This post last week on secondary indexes caused a lot of discussion - which I find interesting, because this is (IMHO) one of the less interesting posts here.
It appears that I did not provide enough context to frame the discussion.
So... What do people means when they say "secondary index". Turns out many things:
- Reverse Lookup
- Range Scans
- Index Covered Queries
I also was not clear about the consistency guarantees provided.
The "ragged edge" of current time is always a thorny issue in distributed systems. Without a centralized clock (or other generator of monotonically increasing ids) the notion of "at the same time" is at best a fuzzy one (see also Google's Spanner paper and it's notion of current time being an interval bounded by clock precision, rather than a single point).
The idea of last week's indexing is consistent when the index is scanned as of a time in the past (as long at the time is far enough in the past to cover clock skew between servers - since all RegionServers must be installed with NTP, a few dozen milliseconds should be OK). Note you need my HBASE-4536 (0.94+) for this to be correct with deletes.
Queries for current results lead to interesting anomalies pointed out by Daniel (rephrased here):
- a client could read along the index
- it just passed index entry X
- another client changes the indexed column's value to Y and hence adds index entry Y
- the first client now checks back with the main row (whose latest version of the indexed column was changed, so X != Y and the timestamps won't match)
- the first client would conclude that the indexentry resulted from a partial update, and hence ignore it (to be consistent it should return either the new or the old value)
If that is not good enough it can be addressed in two ways:
- Instead of retrieving the latest versions of the KVs of the main row, retrieve all versions. If there is a version of the indexed column that matches the timestamp of the index entry, then use the versions of all other columns less then next version of the indexed columns (those are all the column values that existed before the index was updated to the new value). If there is no matching version of the indexed column then ignore, if the matching version is the latest version, then use the latest versions of all columns.

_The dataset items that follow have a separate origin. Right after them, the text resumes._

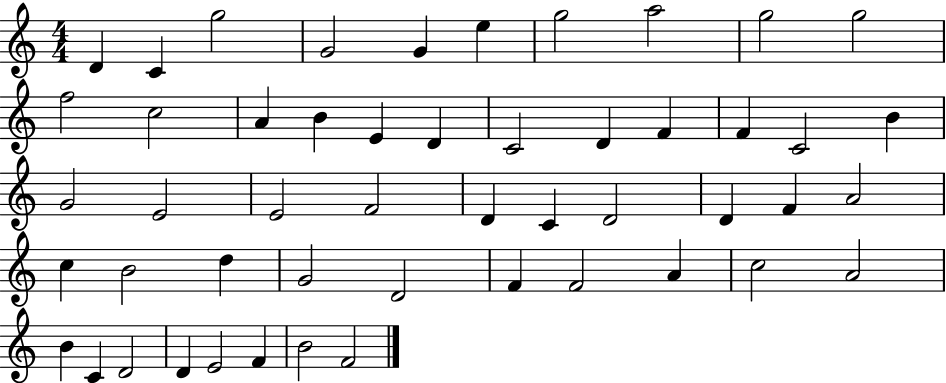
{
  \clef treble
  \numericTimeSignature
  \time 4/4
  \key c \major
  d'4 c'4 g''2 | g'2 g'4 e''4 | g''2 a''2 | g''2 g''2 | \break f''2 c''2 | a'4 b'4 e'4 d'4 | c'2 d'4 f'4 | f'4 c'2 b'4 | \break g'2 e'2 | e'2 f'2 | d'4 c'4 d'2 | d'4 f'4 a'2 | \break c''4 b'2 d''4 | g'2 d'2 | f'4 f'2 a'4 | c''2 a'2 | \break b'4 c'4 d'2 | d'4 e'2 f'4 | b'2 f'2 | \bar "|."
}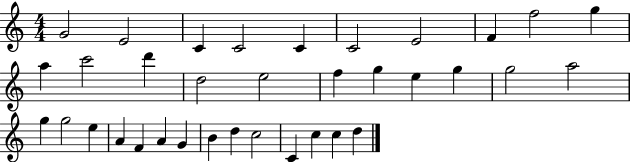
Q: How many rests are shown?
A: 0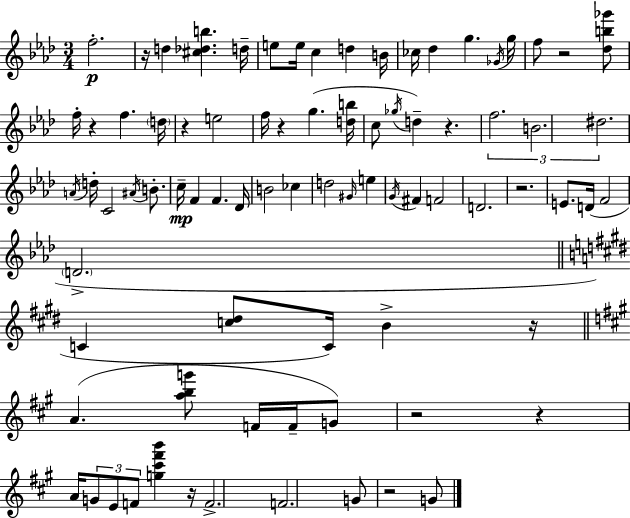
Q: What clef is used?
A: treble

- Have one extra roundtrip, retrieve all version of the indexed column(s).
If no version of the indexed column matched the timestamp... ignore, if is it the latest version retrieve the rest of the main at the same timestamp used to the retrieve the indexed column (to avoid another client who could have added later rows). Or if the matching value is not latest one retrieve the rest of the row as of the time of the next value (as in #1)
That way this should be correct, and makes use of the atomicity guarantees provided by HBase.
The last part that was not mentioned last week is how we should encode the values. All column values to be indexed have be encoded in a way that lends itself to lexicographic sorting of bytes. This is easy for string (ignoring locale specific rules), but harder to integer and even floating point numbers.
The excellent Lily library has code to perform this kind of encoding.
(Incidentally it is also a complete index solution using write ahead logging - into HBase itself - to provide idempotent index transactions).
Lastly, it is also the simplest solution one can possibly get away with that requires no changes to HBase and no write ahead logging.
This all turned out to to be bit more complex than anticipated, so it should definitely be encapsulated in a client side library.